In order to understand the system and to get action-relevant insights, the decoder has to go backwards again:

from the data visualization to the data, and from the data to the mental model. He wants to confirm, refine or change his own mental model with the help of the data. How can he do this?

In the first step, the reader has to crack the translation key. What do the lines, points, position and color mean? What does the axis label and the legend say? At the same time he tries to recognize the data structure. These points in the timeline, are they clicks per hour per country? Or per product?

5. As soon as he has succeeded in decoding the data structure, he can get an idea of the objects. Statistical knowledge is helpful for this. Are these absolute or relative numbers? How large is the population? What are the proportions and relationships between jeans, clothing sizes and orders?

This information is purely quantitative. He knows that something has happened, but not why. Why do we sell so many oversized jeans? Why did we sell 17% more last Saturday than the average Saturday? This is where his domain knowledge, his mental map of the system comes in. The context lost through encoding has to be added again.

Because we cannot interpret data without causality.

We need detailed knowledge, based on our own experiences and stories. We humans are causality machines. Data without context remains meaningless to us.

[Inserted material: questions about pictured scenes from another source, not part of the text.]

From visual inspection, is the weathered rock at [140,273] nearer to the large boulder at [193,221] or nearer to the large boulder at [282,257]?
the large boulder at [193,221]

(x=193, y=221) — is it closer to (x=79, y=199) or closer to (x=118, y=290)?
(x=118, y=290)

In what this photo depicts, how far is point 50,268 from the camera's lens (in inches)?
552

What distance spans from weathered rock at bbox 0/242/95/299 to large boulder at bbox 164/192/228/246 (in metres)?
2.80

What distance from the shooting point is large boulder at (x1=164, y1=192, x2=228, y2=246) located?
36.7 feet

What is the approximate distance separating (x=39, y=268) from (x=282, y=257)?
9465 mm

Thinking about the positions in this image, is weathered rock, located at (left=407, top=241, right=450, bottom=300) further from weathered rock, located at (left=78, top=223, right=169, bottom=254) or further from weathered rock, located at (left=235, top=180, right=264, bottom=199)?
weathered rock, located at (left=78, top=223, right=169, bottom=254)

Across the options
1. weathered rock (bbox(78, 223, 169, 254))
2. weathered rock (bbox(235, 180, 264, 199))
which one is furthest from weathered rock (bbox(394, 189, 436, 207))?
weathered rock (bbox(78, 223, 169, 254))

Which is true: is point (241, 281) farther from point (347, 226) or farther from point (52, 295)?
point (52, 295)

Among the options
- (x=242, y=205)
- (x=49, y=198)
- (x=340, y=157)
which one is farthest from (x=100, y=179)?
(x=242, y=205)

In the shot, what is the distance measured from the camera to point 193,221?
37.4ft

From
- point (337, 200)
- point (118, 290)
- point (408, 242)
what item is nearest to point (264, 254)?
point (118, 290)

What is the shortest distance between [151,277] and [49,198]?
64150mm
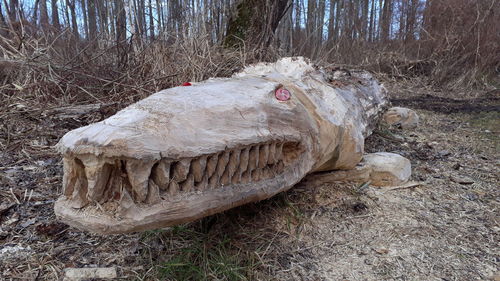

A healthy dose of critical thinking is also part of it. What motives did the author have? Which data is missing? Can the data be correct? Were there measurement errors? Are there any uncertainties? Do I myself have a cognitive bias? Which statements can I derive from this and which not?

6. If data and mental model fit together, the decoder can now interpret the data and gain actionable insights. He can expand his knowledge and improve his mental map, or ask further specific questions.

As we have seen, however, the road to this is a long one. There are many dangers lurking.

 

Only the one who keeps an eye on the complete process and also supports the readers where they need it (data competence and data literacy) will be able to build a successful data product or an efficient visualization.